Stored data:
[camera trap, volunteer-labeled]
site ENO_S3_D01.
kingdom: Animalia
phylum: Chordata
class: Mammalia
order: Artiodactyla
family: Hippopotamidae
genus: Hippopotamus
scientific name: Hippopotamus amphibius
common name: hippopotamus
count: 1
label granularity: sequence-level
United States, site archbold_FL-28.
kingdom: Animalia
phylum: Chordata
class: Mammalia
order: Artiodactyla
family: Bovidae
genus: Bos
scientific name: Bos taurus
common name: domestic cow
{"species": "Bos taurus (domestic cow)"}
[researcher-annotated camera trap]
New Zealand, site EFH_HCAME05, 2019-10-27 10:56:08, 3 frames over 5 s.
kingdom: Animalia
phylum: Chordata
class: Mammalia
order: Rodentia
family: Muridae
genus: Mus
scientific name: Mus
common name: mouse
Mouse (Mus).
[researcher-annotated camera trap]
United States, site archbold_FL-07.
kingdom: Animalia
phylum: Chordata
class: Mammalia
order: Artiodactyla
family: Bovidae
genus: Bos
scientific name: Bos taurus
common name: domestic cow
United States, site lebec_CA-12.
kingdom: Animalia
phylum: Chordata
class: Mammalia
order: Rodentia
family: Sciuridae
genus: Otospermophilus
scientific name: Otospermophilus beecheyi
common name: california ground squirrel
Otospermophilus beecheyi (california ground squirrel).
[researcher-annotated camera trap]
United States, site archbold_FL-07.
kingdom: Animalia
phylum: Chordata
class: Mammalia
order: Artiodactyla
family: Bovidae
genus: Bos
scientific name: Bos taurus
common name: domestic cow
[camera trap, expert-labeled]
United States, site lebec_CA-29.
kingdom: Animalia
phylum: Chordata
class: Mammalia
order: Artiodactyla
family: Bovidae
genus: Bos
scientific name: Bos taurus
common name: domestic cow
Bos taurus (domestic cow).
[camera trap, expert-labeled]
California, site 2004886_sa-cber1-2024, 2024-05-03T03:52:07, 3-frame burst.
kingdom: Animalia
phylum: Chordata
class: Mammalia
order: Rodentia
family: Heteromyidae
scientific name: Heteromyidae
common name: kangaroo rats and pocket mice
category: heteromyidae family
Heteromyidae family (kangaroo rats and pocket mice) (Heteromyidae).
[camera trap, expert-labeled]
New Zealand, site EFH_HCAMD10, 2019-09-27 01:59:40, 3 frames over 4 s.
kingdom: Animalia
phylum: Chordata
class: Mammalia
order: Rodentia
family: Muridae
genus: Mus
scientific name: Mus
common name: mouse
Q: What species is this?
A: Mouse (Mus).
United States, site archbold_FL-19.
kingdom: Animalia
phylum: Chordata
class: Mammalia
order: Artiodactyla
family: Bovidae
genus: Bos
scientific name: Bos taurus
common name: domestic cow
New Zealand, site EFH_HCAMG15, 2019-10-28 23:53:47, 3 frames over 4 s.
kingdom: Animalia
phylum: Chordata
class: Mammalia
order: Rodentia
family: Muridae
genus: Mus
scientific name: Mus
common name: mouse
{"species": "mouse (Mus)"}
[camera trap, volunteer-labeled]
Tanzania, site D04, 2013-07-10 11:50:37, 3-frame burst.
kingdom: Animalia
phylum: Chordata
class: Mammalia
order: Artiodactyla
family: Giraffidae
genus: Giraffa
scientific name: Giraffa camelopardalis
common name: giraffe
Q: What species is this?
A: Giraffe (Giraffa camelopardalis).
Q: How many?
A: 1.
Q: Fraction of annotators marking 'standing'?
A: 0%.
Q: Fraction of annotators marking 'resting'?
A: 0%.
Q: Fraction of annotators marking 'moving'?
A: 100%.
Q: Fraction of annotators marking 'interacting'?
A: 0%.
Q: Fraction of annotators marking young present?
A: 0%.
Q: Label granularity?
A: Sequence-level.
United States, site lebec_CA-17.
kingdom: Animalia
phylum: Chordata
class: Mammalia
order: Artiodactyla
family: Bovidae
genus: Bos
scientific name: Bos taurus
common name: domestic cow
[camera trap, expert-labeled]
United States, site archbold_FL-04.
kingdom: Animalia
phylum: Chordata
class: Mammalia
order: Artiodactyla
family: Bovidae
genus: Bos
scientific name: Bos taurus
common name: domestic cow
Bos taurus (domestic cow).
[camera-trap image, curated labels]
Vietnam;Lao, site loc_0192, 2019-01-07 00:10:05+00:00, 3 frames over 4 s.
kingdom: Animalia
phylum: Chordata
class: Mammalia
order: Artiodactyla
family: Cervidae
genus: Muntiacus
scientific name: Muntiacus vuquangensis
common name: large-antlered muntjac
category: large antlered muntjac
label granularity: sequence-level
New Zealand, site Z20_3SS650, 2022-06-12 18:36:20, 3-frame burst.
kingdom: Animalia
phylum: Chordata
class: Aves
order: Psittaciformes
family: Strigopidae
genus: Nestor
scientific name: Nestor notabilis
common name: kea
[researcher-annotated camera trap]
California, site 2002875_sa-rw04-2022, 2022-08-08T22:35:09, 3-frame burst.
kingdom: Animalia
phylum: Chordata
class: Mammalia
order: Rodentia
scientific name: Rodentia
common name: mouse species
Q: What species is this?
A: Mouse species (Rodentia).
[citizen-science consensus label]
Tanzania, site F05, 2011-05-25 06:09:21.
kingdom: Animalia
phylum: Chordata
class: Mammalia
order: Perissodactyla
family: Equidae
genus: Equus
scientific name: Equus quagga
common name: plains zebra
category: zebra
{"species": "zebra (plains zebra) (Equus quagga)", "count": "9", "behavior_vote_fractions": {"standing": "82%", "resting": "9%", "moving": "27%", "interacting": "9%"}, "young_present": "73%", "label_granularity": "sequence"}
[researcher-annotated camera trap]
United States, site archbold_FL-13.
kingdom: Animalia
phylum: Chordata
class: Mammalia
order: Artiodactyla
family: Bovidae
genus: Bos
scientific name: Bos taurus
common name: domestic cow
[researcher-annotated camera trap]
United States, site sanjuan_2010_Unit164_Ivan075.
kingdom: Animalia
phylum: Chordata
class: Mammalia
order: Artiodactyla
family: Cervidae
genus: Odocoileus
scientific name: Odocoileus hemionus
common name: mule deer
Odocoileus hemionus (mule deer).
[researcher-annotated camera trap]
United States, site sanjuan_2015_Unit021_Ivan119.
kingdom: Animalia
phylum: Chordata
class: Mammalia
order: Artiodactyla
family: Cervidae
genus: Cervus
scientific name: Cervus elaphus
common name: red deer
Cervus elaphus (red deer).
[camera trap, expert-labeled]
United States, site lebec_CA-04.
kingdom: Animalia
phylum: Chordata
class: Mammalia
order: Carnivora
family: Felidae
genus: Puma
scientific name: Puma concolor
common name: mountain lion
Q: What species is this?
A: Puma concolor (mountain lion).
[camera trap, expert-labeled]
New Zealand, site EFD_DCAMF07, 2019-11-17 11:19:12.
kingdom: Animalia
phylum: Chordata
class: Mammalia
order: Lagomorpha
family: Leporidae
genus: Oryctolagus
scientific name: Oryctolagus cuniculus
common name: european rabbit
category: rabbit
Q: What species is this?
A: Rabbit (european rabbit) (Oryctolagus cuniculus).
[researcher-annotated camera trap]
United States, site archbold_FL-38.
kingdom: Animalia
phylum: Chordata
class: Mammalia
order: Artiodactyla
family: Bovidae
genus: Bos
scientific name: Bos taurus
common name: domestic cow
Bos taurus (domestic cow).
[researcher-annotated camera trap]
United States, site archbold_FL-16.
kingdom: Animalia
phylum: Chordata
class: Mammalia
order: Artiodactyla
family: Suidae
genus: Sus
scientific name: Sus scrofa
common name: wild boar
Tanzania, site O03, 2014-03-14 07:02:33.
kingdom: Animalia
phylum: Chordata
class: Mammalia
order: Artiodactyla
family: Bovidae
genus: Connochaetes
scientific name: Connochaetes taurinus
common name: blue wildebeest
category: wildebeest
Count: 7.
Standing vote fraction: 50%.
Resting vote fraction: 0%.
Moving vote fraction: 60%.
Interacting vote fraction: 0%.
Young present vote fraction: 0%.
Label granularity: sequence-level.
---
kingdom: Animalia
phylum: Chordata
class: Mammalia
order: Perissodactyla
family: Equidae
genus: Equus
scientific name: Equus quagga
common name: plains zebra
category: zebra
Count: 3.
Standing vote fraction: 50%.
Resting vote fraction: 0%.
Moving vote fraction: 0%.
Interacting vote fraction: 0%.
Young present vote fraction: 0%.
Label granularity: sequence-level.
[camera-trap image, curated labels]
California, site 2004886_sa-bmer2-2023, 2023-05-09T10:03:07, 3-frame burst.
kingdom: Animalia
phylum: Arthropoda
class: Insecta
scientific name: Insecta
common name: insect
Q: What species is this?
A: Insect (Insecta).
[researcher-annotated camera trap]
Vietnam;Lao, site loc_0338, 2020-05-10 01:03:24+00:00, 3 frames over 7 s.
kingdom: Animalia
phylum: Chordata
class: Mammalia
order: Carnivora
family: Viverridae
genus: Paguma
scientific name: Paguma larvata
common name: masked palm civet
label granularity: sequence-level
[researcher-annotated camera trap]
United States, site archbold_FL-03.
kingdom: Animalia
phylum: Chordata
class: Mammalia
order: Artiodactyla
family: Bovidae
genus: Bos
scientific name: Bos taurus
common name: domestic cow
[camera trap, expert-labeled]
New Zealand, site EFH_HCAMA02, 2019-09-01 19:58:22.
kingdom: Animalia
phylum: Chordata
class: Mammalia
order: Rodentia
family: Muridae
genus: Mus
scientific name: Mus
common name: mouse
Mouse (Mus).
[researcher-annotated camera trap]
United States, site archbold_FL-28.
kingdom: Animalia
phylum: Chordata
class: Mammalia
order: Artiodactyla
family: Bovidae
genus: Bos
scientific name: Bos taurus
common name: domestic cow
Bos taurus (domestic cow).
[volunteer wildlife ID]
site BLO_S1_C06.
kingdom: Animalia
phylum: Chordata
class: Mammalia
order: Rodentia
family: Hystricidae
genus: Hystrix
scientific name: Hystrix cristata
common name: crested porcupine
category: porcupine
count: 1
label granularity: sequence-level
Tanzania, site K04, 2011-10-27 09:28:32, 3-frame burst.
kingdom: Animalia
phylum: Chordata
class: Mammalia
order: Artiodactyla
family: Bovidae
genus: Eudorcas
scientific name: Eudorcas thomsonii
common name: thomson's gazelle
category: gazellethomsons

# TASK ITEM
Copy here each line of the preceding records with "Zealand" in it.

# YOUR SOLUTION
New Zealand, site EFH_HCAME05, 2019-10-27 10:56:08, 3 frames over 5 s.
New Zealand, site EFH_HCAMD10, 2019-09-27 01:59:40, 3 frames over 4 s.
New Zealand, site EFH_HCAMG15, 2019-10-28 23:53:47, 3 frames over 4 s.
New Zealand, site Z20_3SS650, 2022-06-12 18:36:20, 3-frame burst.
New Zealand, site EFD_DCAMF07, 2019-11-17 11:19:12.
New Zealand, site EFH_HCAMA02, 2019-09-01 19:58:22.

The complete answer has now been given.